→ **YOUR GOAL**: Nothing except the pictures should be left out when you reproduce the listing exactly.

→ **GIVEN RECORDS**:
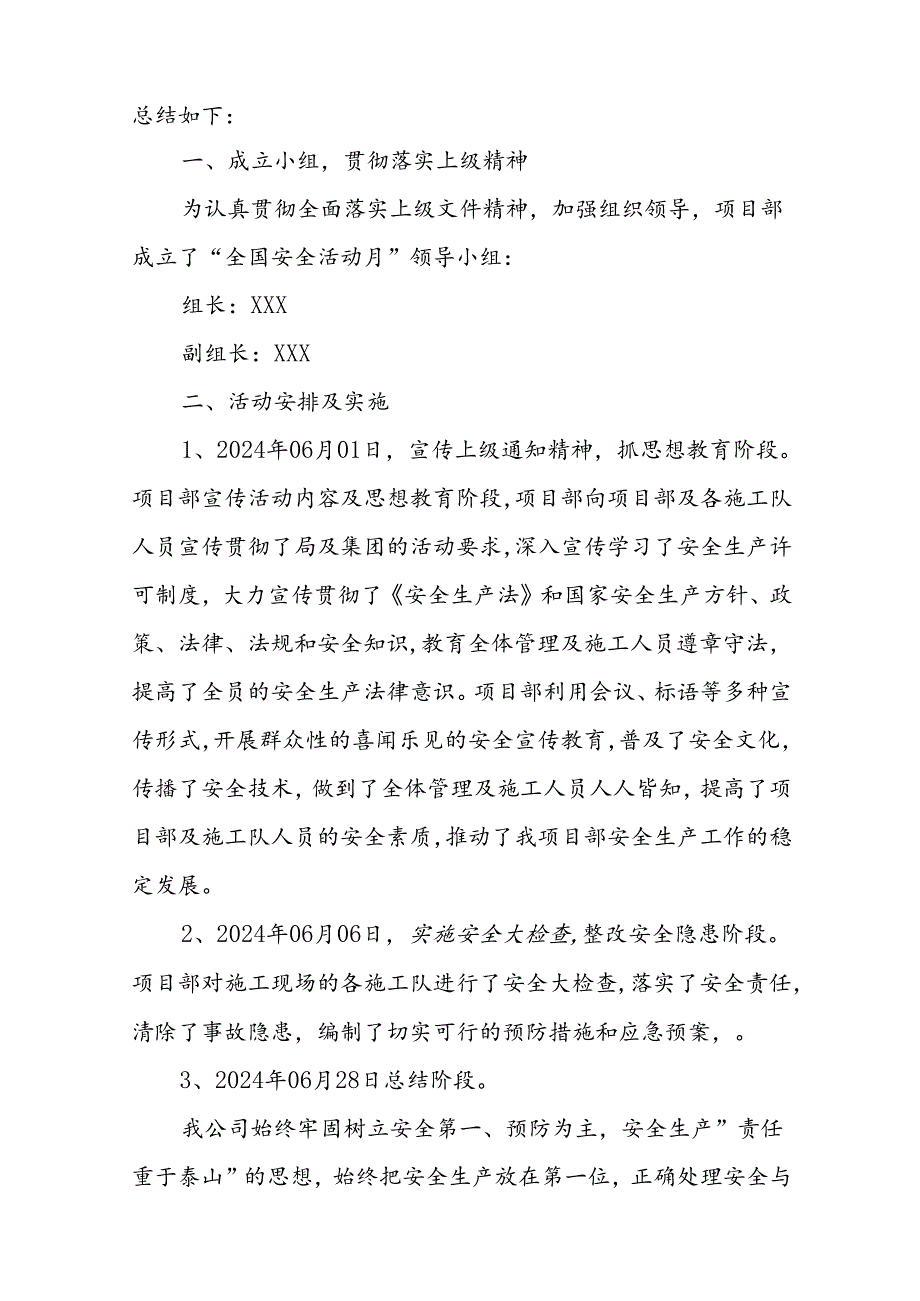 总结如下：

一、成立小组，贯彻落实上级精神

为认真贯彻全面落实上级文件精神，加强组织领导，项目部成立了“全国安全活动月”领导小组：

组长：XXX

副组长：XXX

二、活动安排及实施

1、2024年06月01日，宣传上级通知精神，抓思想教育阶段。项目部宣传活动内容及思想教育阶段，项目部向项目部及各施工队人员宣传贯彻了局及集团的活动要求，深入宣传学习了安全生产许可制度，大力宣传贯彻了《安全生产法》和国家安全生产方针、政策、法律、法规和安全知识，教育全体管理及施工人员遵章守法，提高了全员的安全生产法律意识。项目部利用会议、标语等多种宣传形式，开展群众性的喜闻乐见的安全宣传教育，普及了安全文化，传播了安全技术，做到了全体管理及施工人员人人皆知，提高了项目部及施工队人员的安全素质，推动了我项目部安全生产工作的稳定发展。

2、2024年06月06日，实施安全大检查，整改安全隐患阶段。项目部对施工现场的各施工队进行了安全大检查，落实了安全责任，清除了事故隐患，编制了切实可行的预防措施和应急预案，。

3、2024年06月28日总结阶段。

我公司始终牢固树立安全第一、预防为主，安全生产”责任重于泰山”的思想，始终把安全生产放在第一位，正确处理安全与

→ **PROBLEM SOLUTION**:
 总结如下：

一、成立小组，贯彻落实上级精神

为认真贯彻全面落实上级文件精神，加强组织领导，项目部成立了“全国安全活动月”领导小组：

组长：XXX

副组长：XXX

二、活动安排及实施

1、2024年06月01日，宣传上级通知精神，抓思想教育阶段。项目部宣传活动内容及思想教育阶段，项目部向项目部及各施工队人员宣传贯彻了局及集团的活动要求，深入宣传学习了安全生产许可制度，大力宣传贯彻了《安全生产法》和国家安全生产方针、政策、法律、法规和安全知识，教育全体管理及施工人员遵章守法，提高了全员的安全生产法律意识。项目部利用会议、标语等多种宣传形式，开展群众性的喜闻乐见的安全宣传教育，普及了安全文化，传播了安全技术，做到了全体管理及施工人员人人皆知，提高了项目部及施工队人员的安全素质，推动了我项目部安全生产工作的稳定发展。

2、2024年06月06日，实施安全大检查，整改安全隐患阶段。项目部对施工现场的各施工队进行了安全大检查，落实了安全责任，清除了事故隐患，编制了切实可行的预防措施和应急预案，。

3、2024年06月28日总结阶段。

我公司始终牢固树立安全第一、预防为主，安全生产”责任重于泰山”的思想，始终把安全生产放在第一位，正确处理安全与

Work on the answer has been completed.